Kiedy zostało 5 minut do spotkania odłożyłam książkę i poszłam ubrać buty. Standardowo wzięłam ze sobą na wszelki wypadek skalpel i noże. Założyłam buty i wyszłam z mieszkania. Zamknęłam drzwi na klucz, a następnie zeszłam po schodach na dół klatki.
Nie wiedziałam gdzie dokładnie mieliśmy się spotkać więc po prostu chodziłam po parku. Nagle poczułam jak ktoś przytula mnie od tyłu, już miałam wyjmować skalpel ale usłyszałam znajomy głos.- Cześć Karilen! - puścił mnie, a ja odwróciłam się w jego stronę.
- Cześć Nick.
- Jak się czujesz?
- Myślę że dobrze.
- To.. Chyba dobrze. Jesteś głodna?
- Em.. - byłam bardzo głodna. Zapomniałam dzisiaj o śniadaniu. - Trochę.
- Może pójdziemy do pobliskiej restauracji? Mają tam bardzo dobre jedzenie.

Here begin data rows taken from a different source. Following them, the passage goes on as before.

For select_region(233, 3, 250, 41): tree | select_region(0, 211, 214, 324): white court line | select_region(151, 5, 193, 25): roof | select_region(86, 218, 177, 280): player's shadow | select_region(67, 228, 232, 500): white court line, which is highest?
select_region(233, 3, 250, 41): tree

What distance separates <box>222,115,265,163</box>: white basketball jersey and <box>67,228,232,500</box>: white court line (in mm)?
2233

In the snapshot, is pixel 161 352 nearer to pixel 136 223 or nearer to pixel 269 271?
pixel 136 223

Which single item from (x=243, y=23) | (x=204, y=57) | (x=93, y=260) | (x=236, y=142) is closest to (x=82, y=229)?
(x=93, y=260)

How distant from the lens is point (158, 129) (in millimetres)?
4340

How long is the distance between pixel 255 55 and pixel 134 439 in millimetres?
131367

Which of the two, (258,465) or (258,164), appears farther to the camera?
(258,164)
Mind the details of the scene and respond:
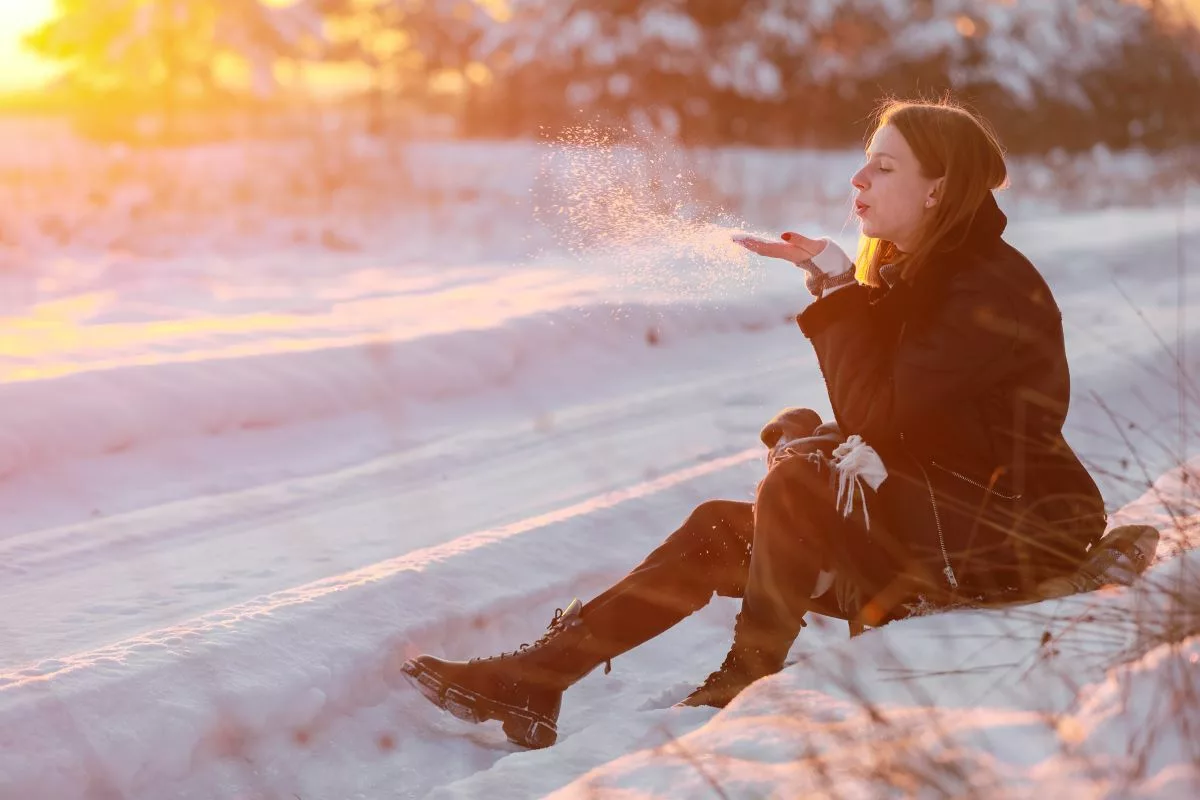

- Okej. - zaczęliśmy iść w stronę restauracji. W pewnej chwili Nick złapał mnie za rękę, ale chyba zobaczył że nie spodobało mi się to i szybko puścił moją rękę przepraszając mnie. Był nawet słodki.. Czekaj co?! O czym ja myślę. Nie zauważyłam kiedy staliśmy już pod drzwiami restauracji. Nick otworzył mi drzwi i powiedział bym weszła pierwsza. Tak też zrobiłam. On wszedł zaraz za mną. Po zajęciu stolika podeszła do nas kelnerka.
- Witam, co podać?
- Co byś chciała zjeść Karilen? Możesz wybrać co zechcesz, ja zapłacę.
- Um.. Sushi.
- Ja również chcę sushi.
- Dobrze, a coś do picia?
- Poproszę kawę. - powiedział Nick. Dopiero teraz zauważyłam że sushi kosztuje 30 dolarów. Co razem daje 60 dolarów. Nie mam nawet całości za sushi dla jednej osoby. Jak ja mu teraz oddam pieniądze. Chyba powinnam w końcu znaleźć jakąś pracę. Co prawda siostra wysyła mi pieniądze co miesiąc, ale wszystko idzie na opłatę czynszu i telefonu. Masakra.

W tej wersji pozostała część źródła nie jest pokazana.